Repeat word for word the passage from the post on Agile data warehousing with Exadata and OBIEE, starting with "Agile Data Warehousing with" and going on through "software delivered iteratively.".

EXCERPTED TEXT:
******************************
Agile Data Warehousing with Exadata and OBIEE: Puzzle Pieces

December 28th, 2011 by

In the previous post, I laid the groundwork for describing Extreme BI: a combination of Exadata and OBIEE delivered with an Agile spirit. I discussed that the usual approach to Agile data warehousing is not Agile at all due to the violation of it’s main principle: working software delivered iteratively.

If you haven’t already deduced from my first post — or if you haven’t already seen me speak on this topic — what I am recommending is bypassing, either temporarily or permanently, the inhibitors specific to data warehousing projects which limit our ability to deliver working software quickly. Specifically, I’m recommending that we wait to build and populate physical star schemas until a later phase, if at all. Remember the two reasons that we build dimensional models: model simplicity and performance. With our Extreme BI solution, we have tools to counter both of those reasons. We have OBIEE 11g, with a rich metadata layer that presents our underlying data model, even if it is transactional, as a star schema to the end user. This removes our dependency on a simplistic physical model to provide a simplistic logical model to end users. We also have Exadata, which delivers world-class performance against any type of model, and can bridge the performance gap afforded by star schemas. With these tools at our disposal, we can postpone the long process of building dimensional models, at least for the first few iterations. This is the only way to get working software in front of the end user in a single iteration, and, as I will argue, this is the best way to collaborate with an end user and deliver the content they are expecting.
******************************
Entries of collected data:
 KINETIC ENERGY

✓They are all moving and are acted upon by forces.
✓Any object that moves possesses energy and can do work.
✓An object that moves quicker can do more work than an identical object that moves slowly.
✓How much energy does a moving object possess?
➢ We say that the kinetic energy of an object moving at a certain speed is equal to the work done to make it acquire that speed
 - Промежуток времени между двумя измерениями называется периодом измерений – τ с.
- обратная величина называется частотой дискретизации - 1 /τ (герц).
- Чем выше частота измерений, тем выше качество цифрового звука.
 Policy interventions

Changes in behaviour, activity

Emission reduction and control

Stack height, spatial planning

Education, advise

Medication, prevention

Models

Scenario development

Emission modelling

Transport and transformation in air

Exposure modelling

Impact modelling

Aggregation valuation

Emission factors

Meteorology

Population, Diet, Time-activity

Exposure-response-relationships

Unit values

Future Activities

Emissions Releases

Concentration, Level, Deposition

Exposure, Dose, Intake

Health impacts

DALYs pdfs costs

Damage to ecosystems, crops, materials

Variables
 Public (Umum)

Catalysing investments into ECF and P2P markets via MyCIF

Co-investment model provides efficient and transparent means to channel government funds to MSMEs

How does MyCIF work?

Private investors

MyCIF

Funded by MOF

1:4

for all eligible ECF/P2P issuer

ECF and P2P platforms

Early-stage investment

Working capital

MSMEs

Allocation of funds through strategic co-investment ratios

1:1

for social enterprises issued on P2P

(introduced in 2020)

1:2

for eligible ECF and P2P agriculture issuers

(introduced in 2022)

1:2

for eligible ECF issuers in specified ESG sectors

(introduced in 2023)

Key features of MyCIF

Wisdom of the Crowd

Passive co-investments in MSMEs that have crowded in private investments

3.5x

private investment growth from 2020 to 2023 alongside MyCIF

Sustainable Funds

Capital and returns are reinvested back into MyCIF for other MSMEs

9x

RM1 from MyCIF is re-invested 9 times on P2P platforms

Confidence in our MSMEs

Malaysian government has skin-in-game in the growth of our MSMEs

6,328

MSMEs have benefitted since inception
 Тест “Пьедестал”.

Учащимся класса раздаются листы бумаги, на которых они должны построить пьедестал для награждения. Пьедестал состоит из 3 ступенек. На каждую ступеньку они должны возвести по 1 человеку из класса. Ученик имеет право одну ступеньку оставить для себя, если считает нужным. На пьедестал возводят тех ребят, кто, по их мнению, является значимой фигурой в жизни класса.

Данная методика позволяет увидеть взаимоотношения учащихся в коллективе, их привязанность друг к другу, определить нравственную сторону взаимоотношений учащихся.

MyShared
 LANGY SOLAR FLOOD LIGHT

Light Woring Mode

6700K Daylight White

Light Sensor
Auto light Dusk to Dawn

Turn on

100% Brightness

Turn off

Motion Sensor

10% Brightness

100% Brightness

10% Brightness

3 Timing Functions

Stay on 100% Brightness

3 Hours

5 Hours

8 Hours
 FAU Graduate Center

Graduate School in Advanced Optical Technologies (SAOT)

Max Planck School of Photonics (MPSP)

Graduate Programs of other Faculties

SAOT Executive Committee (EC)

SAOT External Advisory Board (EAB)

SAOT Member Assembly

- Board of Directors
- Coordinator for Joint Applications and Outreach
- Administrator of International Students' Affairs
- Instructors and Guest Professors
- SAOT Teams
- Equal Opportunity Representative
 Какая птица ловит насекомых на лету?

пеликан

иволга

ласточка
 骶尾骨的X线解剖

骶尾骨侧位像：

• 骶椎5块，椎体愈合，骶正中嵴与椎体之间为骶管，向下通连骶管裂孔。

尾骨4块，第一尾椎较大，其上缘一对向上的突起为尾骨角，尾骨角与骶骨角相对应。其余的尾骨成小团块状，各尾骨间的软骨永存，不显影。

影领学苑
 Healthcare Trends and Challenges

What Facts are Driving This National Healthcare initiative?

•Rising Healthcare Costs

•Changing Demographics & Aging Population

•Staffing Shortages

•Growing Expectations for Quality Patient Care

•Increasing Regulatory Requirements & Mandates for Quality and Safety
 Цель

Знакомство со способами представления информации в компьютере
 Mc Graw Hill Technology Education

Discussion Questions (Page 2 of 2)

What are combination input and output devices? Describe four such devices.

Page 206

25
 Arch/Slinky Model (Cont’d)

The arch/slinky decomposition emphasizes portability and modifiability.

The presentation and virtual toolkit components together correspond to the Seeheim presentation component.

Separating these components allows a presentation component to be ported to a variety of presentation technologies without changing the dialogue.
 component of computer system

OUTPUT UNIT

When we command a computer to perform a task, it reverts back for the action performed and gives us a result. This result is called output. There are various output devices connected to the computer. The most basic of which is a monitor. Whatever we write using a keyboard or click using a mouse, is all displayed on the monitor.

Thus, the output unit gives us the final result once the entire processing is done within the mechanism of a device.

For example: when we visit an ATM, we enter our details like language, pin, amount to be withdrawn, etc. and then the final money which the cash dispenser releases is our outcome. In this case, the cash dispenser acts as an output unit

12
******************************
SOLUTION BELOW:
Agile Data Warehousing with Exadata and OBIEE: Puzzle Pieces

December 28th, 2011 by

In the previous post, I laid the groundwork for describing Extreme BI: a combination of Exadata and OBIEE delivered with an Agile spirit. I discussed that the usual approach to Agile data warehousing is not Agile at all due to the violation of it’s main principle: working software delivered iteratively.